Capítulo 10

Los fantasmas de la isla de Ellis, 1943

Había algo reconfortante en el hecho de vivir y trabajar en Ellis. El mundo de Tatiana era tan pequeño, tan insular, tan específico y pleno, que no le dejaba espacio para imaginar una vida distinta, para prever la vivencia de Nueva York, del Estados Unidos real, o para revivir la memoria de Leningrado, del Alexander real. Durante su estancia en la isla, Tatiana ocupó con su hijo una pequeña habitación de paredes de piedra con una gran ventana blanca, durmió en una cama individual equipada con sábanas blancas y se vistió con una única bata blanca y un único par de cómodos zapatos blancos. Por eso, mientras vivió en aquella habitación con la única compañía de Anthony y de una mochila negra, no necesitó imaginarse una vida imposible sin Alexander en Estados Unidos.

Tatiana procuraba no pensar en la mochila y echaba de menos el bullicio, el caos y las discusiones de la casa familiar, el olor del tabaco y las canciones de los bebedores de vodka. Añoraba a su testarudo hermano, a su protectora hermana, a su ajada madre, a su adusto padre y a sus adorados y reverenciados abuelos. Los extrañaba con la misma intensidad con que extrañaba el pan durante el asedio de Leningrado. Quería oírlos caminar por los pasillos de Ellis, igual que caminaban ahora sus silenciosos fantasmas, siempre al lado de Tatiana pero incapaces de defenderla del otro fantasma ruidoso que la acompañaba en todo momento.

Durante el día atendía a los heridos y se llevaba al niño a todas partes. Sus heridas las dejaba olvidadas hasta la noche, momento en que se dedicaba a lamerlas y alimentarlas, recordando los abetos y los peces y el río y el hacha y los bosques y el fuego y los arándanos y el olor a humo de tabaco y la risotada surgida de una garganta masculina.
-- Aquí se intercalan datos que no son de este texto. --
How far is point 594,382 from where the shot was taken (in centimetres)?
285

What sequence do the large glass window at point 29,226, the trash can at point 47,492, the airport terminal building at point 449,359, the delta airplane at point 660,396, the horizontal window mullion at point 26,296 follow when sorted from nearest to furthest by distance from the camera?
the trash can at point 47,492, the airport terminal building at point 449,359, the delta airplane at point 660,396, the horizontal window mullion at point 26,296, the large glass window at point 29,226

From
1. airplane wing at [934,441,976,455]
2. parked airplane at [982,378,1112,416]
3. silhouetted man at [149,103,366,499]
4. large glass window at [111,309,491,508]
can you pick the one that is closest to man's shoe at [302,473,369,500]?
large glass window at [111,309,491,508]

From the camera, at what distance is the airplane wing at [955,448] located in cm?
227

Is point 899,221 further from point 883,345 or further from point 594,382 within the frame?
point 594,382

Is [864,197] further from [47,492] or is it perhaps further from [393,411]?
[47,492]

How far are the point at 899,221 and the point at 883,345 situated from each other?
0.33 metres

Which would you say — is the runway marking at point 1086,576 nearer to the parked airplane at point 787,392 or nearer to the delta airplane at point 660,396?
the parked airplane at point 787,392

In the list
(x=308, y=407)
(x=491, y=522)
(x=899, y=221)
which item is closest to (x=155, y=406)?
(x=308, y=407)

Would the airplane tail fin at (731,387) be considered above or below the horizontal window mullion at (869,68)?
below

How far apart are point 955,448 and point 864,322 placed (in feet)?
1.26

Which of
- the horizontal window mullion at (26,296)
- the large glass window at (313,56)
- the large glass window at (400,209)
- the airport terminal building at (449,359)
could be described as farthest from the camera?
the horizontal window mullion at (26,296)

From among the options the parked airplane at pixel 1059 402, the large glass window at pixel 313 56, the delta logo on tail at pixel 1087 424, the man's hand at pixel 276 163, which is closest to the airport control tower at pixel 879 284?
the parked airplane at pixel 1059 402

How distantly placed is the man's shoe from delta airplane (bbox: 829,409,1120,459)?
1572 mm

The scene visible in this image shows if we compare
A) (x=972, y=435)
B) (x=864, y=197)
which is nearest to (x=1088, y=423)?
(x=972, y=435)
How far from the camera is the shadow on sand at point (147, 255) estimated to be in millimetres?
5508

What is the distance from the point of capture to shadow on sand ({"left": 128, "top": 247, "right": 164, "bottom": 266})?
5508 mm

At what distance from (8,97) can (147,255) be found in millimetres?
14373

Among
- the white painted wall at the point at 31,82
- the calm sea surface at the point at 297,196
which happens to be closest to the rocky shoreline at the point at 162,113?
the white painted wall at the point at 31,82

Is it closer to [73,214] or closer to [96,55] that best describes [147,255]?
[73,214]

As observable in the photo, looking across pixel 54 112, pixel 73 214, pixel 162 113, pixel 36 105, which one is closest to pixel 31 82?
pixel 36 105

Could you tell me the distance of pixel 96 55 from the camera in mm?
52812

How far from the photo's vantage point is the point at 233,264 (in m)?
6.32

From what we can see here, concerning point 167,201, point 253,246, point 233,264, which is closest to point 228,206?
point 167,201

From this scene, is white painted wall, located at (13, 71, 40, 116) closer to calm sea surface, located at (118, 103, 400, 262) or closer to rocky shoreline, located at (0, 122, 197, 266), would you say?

Tatiana era incapaz de recorrer los desnudos corredores del tercer pabellón de Ellis sin pensar en los millones de pasos que en otro momento habían resonado en aquellos suelos ajedrezados. Y la sensación se agudizaba cuando se atrevía a cruzar el puentecillo que conducía al gran vestíbulo del pabellón principal, que, a diferencia del tercero, estaba abandonado. En las escaleras, los vestíbulos, los pasadizos y las habitaciones grises y polvorientas del edificio neogótico flotaba el espíritu de las personas que habían llegado a Nueva York antes de 1894, los inmigrantes que desembarcaban en masa en los muelles de Castle Garden, el centro de recepción del otro lado de la bahía, o que bajaban de los buques en la propia isla de Ellis y subían directamente a la vasta sala de registro, cargados con sus niños y sus fardos y ajustándose la gorra o el pañuelo de la cabeza después de dejarlo todo en el Viejo Mundo: a sus madres, a sus padres, a sus maridos, a sus hermanos y a sus hermanas, a quienes habían prometido volver a buscarlos o a quienes no se habían atrevido a prometer nada. Cinco mil al día; treinta mil, cincuenta mil u ochenta mil al mes; ocho millones al año; veinte millones entre 1892 y 1924… inmigrantes que llegaban sin visado, sin documentación, sin dinero, sólo con lo puesto y con su experiencia como carpinteros, costureras, cocineros, herreros, albañiles o vendedores.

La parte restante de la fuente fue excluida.